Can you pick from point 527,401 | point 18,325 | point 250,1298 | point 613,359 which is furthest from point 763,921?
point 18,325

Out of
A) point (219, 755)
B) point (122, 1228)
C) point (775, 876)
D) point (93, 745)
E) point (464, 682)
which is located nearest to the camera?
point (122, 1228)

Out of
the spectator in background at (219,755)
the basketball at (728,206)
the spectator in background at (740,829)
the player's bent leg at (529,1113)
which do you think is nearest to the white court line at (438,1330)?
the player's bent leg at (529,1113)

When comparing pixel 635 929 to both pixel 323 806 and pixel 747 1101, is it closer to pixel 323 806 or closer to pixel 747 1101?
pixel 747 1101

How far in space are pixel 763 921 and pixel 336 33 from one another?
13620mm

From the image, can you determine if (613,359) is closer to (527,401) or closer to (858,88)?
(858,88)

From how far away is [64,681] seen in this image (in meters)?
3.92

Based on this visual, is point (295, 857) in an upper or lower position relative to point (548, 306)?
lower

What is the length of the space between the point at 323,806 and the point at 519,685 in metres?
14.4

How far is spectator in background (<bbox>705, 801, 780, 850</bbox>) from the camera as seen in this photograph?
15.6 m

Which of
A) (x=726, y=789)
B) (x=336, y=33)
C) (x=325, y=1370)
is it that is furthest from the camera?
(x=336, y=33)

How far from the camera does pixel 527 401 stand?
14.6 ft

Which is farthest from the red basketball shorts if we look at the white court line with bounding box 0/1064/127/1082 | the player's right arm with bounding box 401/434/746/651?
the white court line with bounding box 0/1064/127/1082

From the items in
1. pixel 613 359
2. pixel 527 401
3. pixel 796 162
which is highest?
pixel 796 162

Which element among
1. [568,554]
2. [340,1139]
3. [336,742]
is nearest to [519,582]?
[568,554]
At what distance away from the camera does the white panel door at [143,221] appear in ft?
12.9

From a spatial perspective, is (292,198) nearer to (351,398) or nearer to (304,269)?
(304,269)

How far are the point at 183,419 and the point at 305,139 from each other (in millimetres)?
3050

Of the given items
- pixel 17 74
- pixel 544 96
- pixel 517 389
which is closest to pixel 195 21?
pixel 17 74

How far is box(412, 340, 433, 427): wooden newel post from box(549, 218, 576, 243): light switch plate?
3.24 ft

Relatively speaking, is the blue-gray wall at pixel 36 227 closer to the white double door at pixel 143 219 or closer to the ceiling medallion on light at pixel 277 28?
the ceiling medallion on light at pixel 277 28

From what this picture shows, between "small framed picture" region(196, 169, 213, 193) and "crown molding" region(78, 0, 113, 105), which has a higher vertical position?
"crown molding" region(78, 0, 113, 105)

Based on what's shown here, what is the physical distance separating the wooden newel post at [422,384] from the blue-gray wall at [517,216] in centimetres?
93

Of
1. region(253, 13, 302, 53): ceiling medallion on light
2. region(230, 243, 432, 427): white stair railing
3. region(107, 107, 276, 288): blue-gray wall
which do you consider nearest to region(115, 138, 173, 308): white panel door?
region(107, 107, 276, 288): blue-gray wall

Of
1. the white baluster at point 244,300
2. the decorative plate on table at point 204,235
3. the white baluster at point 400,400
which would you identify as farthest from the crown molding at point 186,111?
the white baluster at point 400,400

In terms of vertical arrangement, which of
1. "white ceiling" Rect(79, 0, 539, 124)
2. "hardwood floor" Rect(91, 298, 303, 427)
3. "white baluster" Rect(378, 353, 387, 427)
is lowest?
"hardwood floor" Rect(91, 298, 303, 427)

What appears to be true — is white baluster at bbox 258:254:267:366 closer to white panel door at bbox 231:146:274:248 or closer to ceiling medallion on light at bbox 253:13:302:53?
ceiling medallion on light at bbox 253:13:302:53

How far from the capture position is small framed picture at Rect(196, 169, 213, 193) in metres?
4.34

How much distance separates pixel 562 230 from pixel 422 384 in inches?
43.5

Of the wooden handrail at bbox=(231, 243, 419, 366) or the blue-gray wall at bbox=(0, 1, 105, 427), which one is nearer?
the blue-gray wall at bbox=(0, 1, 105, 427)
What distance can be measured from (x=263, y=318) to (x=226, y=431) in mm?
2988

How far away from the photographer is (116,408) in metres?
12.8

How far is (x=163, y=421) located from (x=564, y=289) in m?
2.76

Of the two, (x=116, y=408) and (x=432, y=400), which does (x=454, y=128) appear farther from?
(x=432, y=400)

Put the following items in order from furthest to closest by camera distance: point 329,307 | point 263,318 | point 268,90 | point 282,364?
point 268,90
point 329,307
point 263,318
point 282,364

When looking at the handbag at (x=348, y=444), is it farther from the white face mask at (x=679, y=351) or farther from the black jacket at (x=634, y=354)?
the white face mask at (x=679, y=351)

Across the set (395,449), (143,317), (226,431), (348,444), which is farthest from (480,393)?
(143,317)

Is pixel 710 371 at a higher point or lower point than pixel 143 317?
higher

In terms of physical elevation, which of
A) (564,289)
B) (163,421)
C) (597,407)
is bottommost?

◆ **Stated problem**:
Format every line of the material above as a JSON list of strings, one string per line and no entries for blank lines.

◆ **Answer below**:
[
  "Can you pick from point 527,401 | point 18,325 | point 250,1298 | point 613,359 which is furthest from point 763,921?",
  "point 18,325",
  "Out of",
  "A) point (219, 755)",
  "B) point (122, 1228)",
  "C) point (775, 876)",
  "D) point (93, 745)",
  "E) point (464, 682)",
  "which is located nearest to the camera?",
  "point (122, 1228)",
  "Out of",
  "the spectator in background at (219,755)",
  "the basketball at (728,206)",
  "the spectator in background at (740,829)",
  "the player's bent leg at (529,1113)",
  "which do you think is nearest to the white court line at (438,1330)?",
  "the player's bent leg at (529,1113)",
  "When comparing pixel 635 929 to both pixel 323 806 and pixel 747 1101, is it closer to pixel 323 806 or closer to pixel 747 1101?",
  "pixel 747 1101",
  "How far in space are pixel 763 921 and pixel 336 33 from one another?",
  "13620mm",
  "From the image, can you determine if (613,359) is closer to (527,401) or closer to (858,88)?",
  "(858,88)",
  "From how far away is [64,681] seen in this image (in meters)?",
  "3.92",
  "Based on this visual, is point (295, 857) in an upper or lower position relative to point (548, 306)?",
  "lower",
  "What is the length of the space between the point at 323,806 and the point at 519,685 in metres?",
  "14.4",
  "How far is spectator in background (<bbox>705, 801, 780, 850</bbox>) from the camera as seen in this photograph?",
  "15.6 m",
  "Which of",
  "A) (x=726, y=789)",
  "B) (x=336, y=33)",
  "C) (x=325, y=1370)",
  "is it that is furthest from the camera?",
  "(x=336, y=33)",
  "How far from the camera does pixel 527 401 stand?",
  "14.6 ft",
  "Which is farthest from the red basketball shorts if we look at the white court line with bounding box 0/1064/127/1082 | the player's right arm with bounding box 401/434/746/651?",
  "the white court line with bounding box 0/1064/127/1082",
  "From the items in",
  "1. pixel 613 359",
  "2. pixel 527 401",
  "3. pixel 796 162",
  "which is highest?",
  "pixel 796 162",
  "Which element among",
  "1. [568,554]",
  "2. [340,1139]",
  "3. [336,742]",
  "is nearest to [519,582]?",
  "[568,554]",
  "At what distance away from the camera does the white panel door at [143,221] appear in ft?",
  "12.9",
  "From a spatial perspective, is (292,198) nearer to (351,398) or nearer to (304,269)?",
  "(304,269)",
  "How far are the point at 183,419 and the point at 305,139 from each other (in millimetres)?",
  "3050",
  "Of the given items",
  "- pixel 17 74",
  "- pixel 544 96",
  "- pixel 517 389",
  "which is closest to pixel 195 21?",
  "pixel 17 74",
  "How far is box(412, 340, 433, 427): wooden newel post from box(549, 218, 576, 243): light switch plate?",
  "3.24 ft",
  "Relatively speaking, is the blue-gray wall at pixel 36 227 closer to the white double door at pixel 143 219 or closer to the ceiling medallion on light at pixel 277 28?",
  "the ceiling medallion on light at pixel 277 28",
  "From what this picture shows, between \"small framed picture\" region(196, 169, 213, 193) and \"crown molding\" region(78, 0, 113, 105), which has a higher vertical position?",
  "\"crown molding\" region(78, 0, 113, 105)",
  "Based on what's shown here, what is the physical distance separating the wooden newel post at [422,384] from the blue-gray wall at [517,216] in centimetres?",
  "93",
  "Of",
  "1. region(253, 13, 302, 53): ceiling medallion on light",
  "2. region(230, 243, 432, 427): white stair railing",
  "3. region(107, 107, 276, 288): blue-gray wall",
  "which do you consider nearest to region(115, 138, 173, 308): white panel door?",
  "region(107, 107, 276, 288): blue-gray wall",
  "Of",
  "1. the white baluster at point 244,300",
  "2. the decorative plate on table at point 204,235",
  "3. the white baluster at point 400,400",
  "which would you identify as farthest from the crown molding at point 186,111?",
  "the white baluster at point 400,400",
  "In terms of vertical arrangement, which of",
  "1. \"white ceiling\" Rect(79, 0, 539, 124)",
  "2. \"hardwood floor\" Rect(91, 298, 303, 427)",
  "3. \"white baluster\" Rect(378, 353, 387, 427)",
  "is lowest?",
  "\"hardwood floor\" Rect(91, 298, 303, 427)",
  "What appears to be true — is white baluster at bbox 258:254:267:366 closer to white panel door at bbox 231:146:274:248 or closer to ceiling medallion on light at bbox 253:13:302:53?",
  "ceiling medallion on light at bbox 253:13:302:53",
  "How far from the capture position is small framed picture at Rect(196, 169, 213, 193) in metres?",
  "4.34",
  "How much distance separates pixel 562 230 from pixel 422 384 in inches?",
  "43.5",
  "Of the wooden handrail at bbox=(231, 243, 419, 366) or the blue-gray wall at bbox=(0, 1, 105, 427), which one is nearer?",
  "the blue-gray wall at bbox=(0, 1, 105, 427)",
  "What distance can be measured from (x=263, y=318) to (x=226, y=431) in mm?",
  "2988",
  "How far away from the photographer is (116,408) in metres?",
  "12.8",
  "How far is (x=163, y=421) located from (x=564, y=289) in m?",
  "2.76",
  "Of the two, (x=116, y=408) and (x=432, y=400), which does (x=454, y=128) appear farther from?",
  "(x=432, y=400)",
  "Put the following items in order from furthest to closest by camera distance: point 329,307 | point 263,318 | point 268,90 | point 282,364?",
  "point 268,90",
  "point 329,307",
  "point 263,318",
  "point 282,364",
  "When looking at the handbag at (x=348, y=444), is it farther from the white face mask at (x=679, y=351) or farther from the black jacket at (x=634, y=354)?",
  "the white face mask at (x=679, y=351)",
  "Across the set (395,449), (143,317), (226,431), (348,444), which is farthest from (480,393)?",
  "(143,317)",
  "Is pixel 710 371 at a higher point or lower point than pixel 143 317?",
  "higher",
  "In terms of physical elevation, which of",
  "A) (564,289)",
  "B) (163,421)",
  "C) (597,407)",
  "is bottommost?"
]